**Assignment:**
Pick up the hash-based filter construction below and continue it from its last sentence.
---- Extract provided
Going with Patrick87's hash idea, here's a practical construction that almost meets your requirements — the probability of falsely mistaking a new value for an old one is not quite zero, but can be easily made negligibly small.

Choose the parameters $n$ and $k$; practical values might be, say, $n = 128$ and $k = 16$. Let $H$ be a secure cryptographic hash function producing (at least) $n+k$ bits of output.

Let $a$ be an array of $2^k$ $n$-bit bitstrings. This array stores the state of the filter, using a total of $n2^k$ bits. (It does not particularly matter how this array is initialized; we can just fill it with zeros, or with random bits.)

• To add a new value $x$ to the filter, calculate $i \,\|\, j = H(x)$, where $i$ denotes the first $k$ bits and $j$ denotes the following $n$ bits of $H(x)$. Let $a_{i} = j$.

• To test whether a value $x'$ has been added to the filter, calculate $i' \,\|\, j' = H(x')$, as above, and check whether $a_{i'} = j'$. If yes, return true; otherwise return false.
--------
---- Data shown
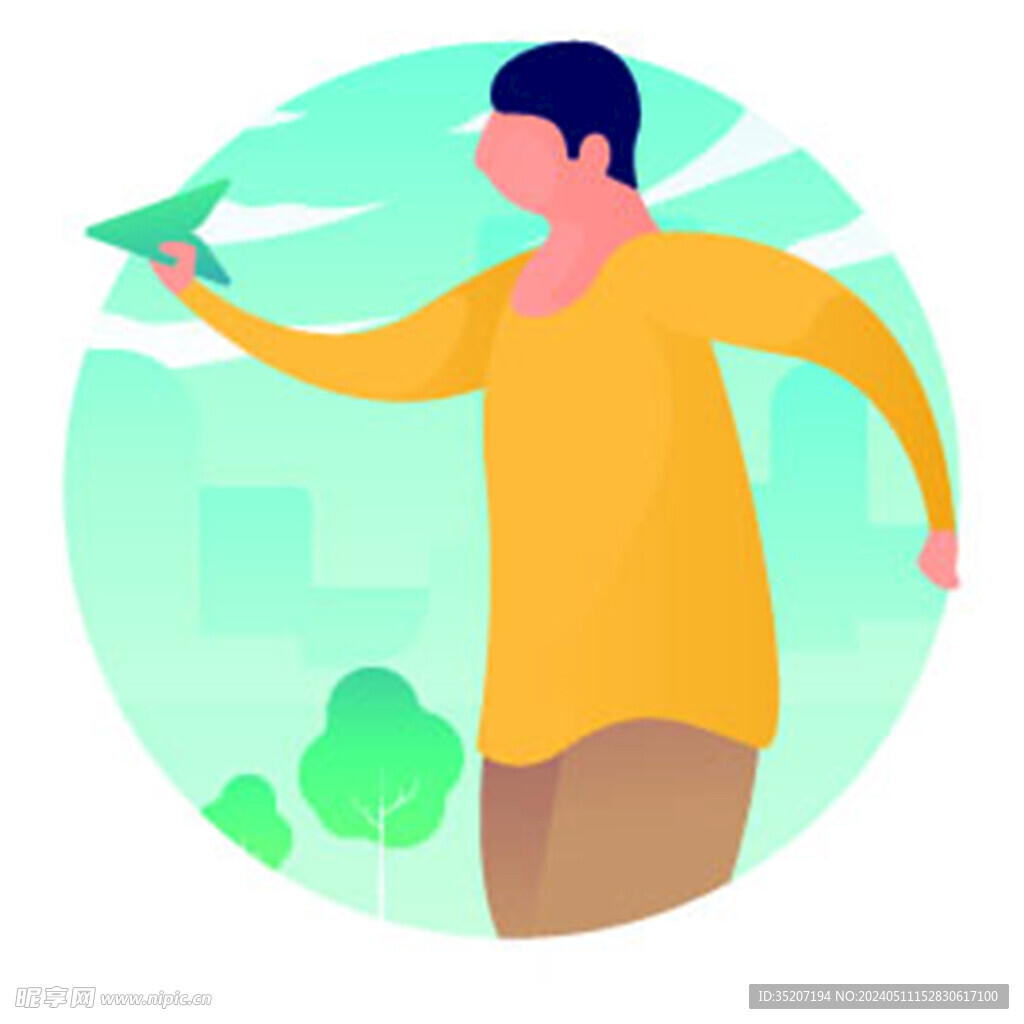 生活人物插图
--------
---- Data shown
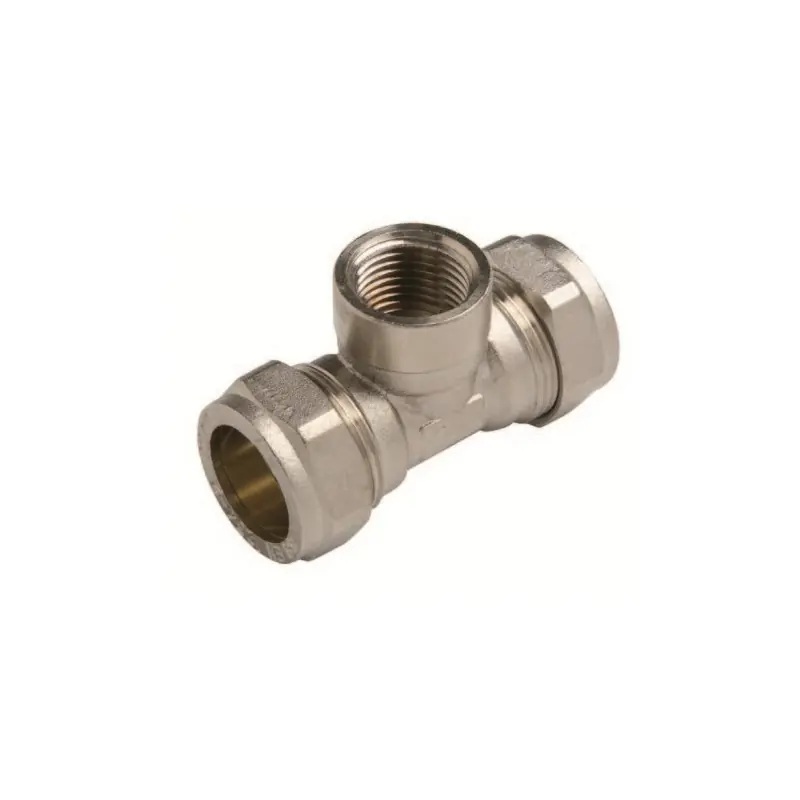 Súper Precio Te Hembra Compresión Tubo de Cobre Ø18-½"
--------
**Response:**
Claim 1: The probability of a false positive (= new value falsely claimed to have been seen) is $1/2^{n+k}$. This can be made arbitrarily small, at a modest cost in storage space, by increasing $n$; in particular, for $n \ge 128$, this probability is essentially negligible, being, in practice, much smaller than the probability of a false positive due to a hardware malfunction.

In particular, after $N$ distinct values have been checked and added to the filter, the probability of at least one false positive having occurred is $(N^2-N) / 2^{n+k+1}$. For example, with $n=128$ and $k=16$, the number of distinct values needed to get a false positive with 50% probability is about $2^{(n+k)/2} = 2^{72}$.

Claim 2: The probability of a false negative (= previously added value falsely claimed to be new) is no greater than $1-(1-2^{-k})^N \approx 1-\exp(-N/2^k) < N/2^k$, where $N$ is the number of distinct values added to the filter (or, more specifically, the number of distinct values added after the specific value being tested was most recently added to the filter).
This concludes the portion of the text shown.